When we first started using X. tropicalis, in vitro fertilization had an extremely poor efficiency. However, with the careful selection of a mature male and the use of L15/CS (L15 Leibovitch's Media supplemented to 10% calf serum), the in vitro fertilization efficiency has been improved drastically. Direct comparison of different medias (1xMR, L15 alone, L15/CS), clearly showed that L15/CS gives the best rates of fertilization with L15 alone being better than 1xMR. Others have reported that an albumin solution works well although we have not tested this directly against L15/CS. Once we used goat serum instead of calf serum which seemed to work well although not tested in a side by side comparison. Other types of serum (fetal calf serum for example) have not been tried. (many thanks to J. Gerhart for suggesting the serum and L. Zimmerman for the L15).

Another improvement for IVF efficiency is to boost the males with 100 u hCG the night before you do the IVF. We usually prime females with 10 u hCG as well at the same time (we used to prime with 20 u hCG but noticed that the females sometimes laid a fair number of eggs at that dose). We haven't scientifically tested whether boosting the male the night before actually improves fertilization, but that is our general feeling.

Once the eggs are squeezed and ready for fertilization, we macerate the testis in 500 µl cold (on ice) L15/CS in a 1.5 ml eppendorf tube using a 1.5 ml microtube pestle. Unless haploids are being generated (see "making haploids" section), we immediately pipet the sperm suspension onto the eggs and gently mix well to ensure exposure of all the eggs to the sperm. Allow the sperm to attach to the eggs for about two-three minutes, then "activate" the fertilization by flooding the dish of embryos with 1/9xMR. The low salt solution activates the sperm. For microinjection, flood with 3% Ficoll + 1/9xMR.

Unlike X. laevis, we find that "turning", or the upright rotation of the animal hemisphere in the vitelline envelope, is not always a good indication of successful X. tropicalis egg fertilization. Many times we have had very good fertilization rates with little obvious turning. We often do see cortical contraction of the animal hemisphere in fertilized eggs, but the absence of either contraction or turning is not truly predictive of a failed fertilization. Usually the first cell division occurs about an hour and ten minutes after flooding the eggs. If two hours have elapsed and no cell division is seen, then the fertilization was unsuccessful.
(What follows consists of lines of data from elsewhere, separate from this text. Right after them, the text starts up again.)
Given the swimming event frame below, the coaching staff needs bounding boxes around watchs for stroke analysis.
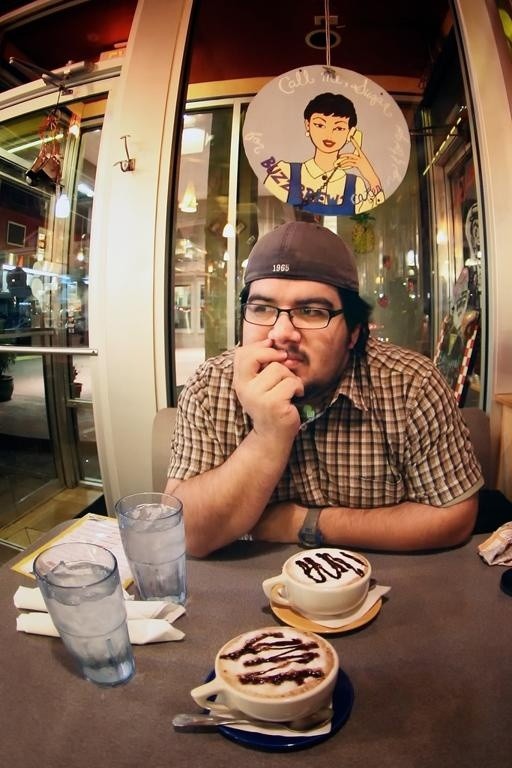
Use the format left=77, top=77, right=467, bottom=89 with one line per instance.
left=299, top=504, right=328, bottom=548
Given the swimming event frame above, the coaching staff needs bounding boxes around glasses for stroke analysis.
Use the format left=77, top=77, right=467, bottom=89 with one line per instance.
left=241, top=291, right=347, bottom=329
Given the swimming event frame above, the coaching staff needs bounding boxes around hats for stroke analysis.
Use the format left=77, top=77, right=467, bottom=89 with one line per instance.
left=245, top=221, right=360, bottom=295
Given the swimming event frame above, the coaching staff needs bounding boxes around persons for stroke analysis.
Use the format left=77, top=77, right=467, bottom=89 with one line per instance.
left=264, top=92, right=384, bottom=217
left=159, top=223, right=485, bottom=561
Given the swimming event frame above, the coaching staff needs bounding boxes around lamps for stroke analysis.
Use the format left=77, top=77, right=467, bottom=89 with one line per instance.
left=178, top=175, right=199, bottom=213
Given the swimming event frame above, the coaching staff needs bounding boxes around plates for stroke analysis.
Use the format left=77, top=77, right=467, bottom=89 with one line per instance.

If one needs to obtain one cell stage embryos for manipulation and therefore cannot wait until first cleavage to determine fertilization, we recommend dejellying the eggs about 30-40 minutes after flooding. Once dejellied, the fertilized eggs can usually be identified based on their rigidity, presence of sperm entry point (see microinjection protocol), and (sometimes) cortical contraction of the animal hemisphere.